Never Return Reset Tokens in Responses

@app.route("/api/password-reset", methods=["POST"])
def request_password_reset():
    # ... find user, generate token
    send_email(user["email"], reset_token)
    # Always return the same message regardless of whether the email exists
    return jsonify({"message": "If the email exists, a reset link has been sent"})

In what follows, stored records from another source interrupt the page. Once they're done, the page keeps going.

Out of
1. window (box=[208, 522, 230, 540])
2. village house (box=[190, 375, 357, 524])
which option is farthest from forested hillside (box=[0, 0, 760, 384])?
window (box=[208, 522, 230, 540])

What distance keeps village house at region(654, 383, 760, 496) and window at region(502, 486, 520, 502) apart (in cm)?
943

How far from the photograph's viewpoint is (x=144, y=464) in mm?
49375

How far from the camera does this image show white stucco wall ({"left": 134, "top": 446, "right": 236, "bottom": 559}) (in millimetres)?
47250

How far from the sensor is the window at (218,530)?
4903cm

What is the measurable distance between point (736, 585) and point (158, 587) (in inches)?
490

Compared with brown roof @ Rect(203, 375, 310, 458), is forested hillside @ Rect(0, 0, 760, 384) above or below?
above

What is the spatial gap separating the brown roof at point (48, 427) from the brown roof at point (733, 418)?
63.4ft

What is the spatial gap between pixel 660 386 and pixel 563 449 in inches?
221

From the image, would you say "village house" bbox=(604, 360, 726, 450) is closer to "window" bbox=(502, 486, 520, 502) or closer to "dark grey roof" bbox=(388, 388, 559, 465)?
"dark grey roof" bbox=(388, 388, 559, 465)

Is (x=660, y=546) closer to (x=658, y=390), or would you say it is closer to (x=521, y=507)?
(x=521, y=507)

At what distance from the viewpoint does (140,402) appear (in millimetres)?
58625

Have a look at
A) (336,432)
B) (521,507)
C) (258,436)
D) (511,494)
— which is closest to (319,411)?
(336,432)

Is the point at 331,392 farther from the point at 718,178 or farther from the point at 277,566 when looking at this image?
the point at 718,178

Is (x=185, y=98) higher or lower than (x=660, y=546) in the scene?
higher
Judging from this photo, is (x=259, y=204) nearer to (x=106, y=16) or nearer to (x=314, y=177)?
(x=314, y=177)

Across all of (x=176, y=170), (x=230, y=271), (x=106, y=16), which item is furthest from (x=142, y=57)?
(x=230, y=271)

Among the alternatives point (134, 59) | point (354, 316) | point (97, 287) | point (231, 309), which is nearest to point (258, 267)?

Here’s what clicked for me while researching this: authentication is a system, not a function. Getting the login logic right is necessary but not sufficient. You also need proper credential management (no hardcoding), proper password storage (bcrypt, not MD5), proper throttling (rate limiting on every auth endpoint), and proper reset flows (tokens via email only). Miss any one of these, and the authentication system is broken. Teams can nail the login logic and completely miss everything else, and that’s how accounts get compromised.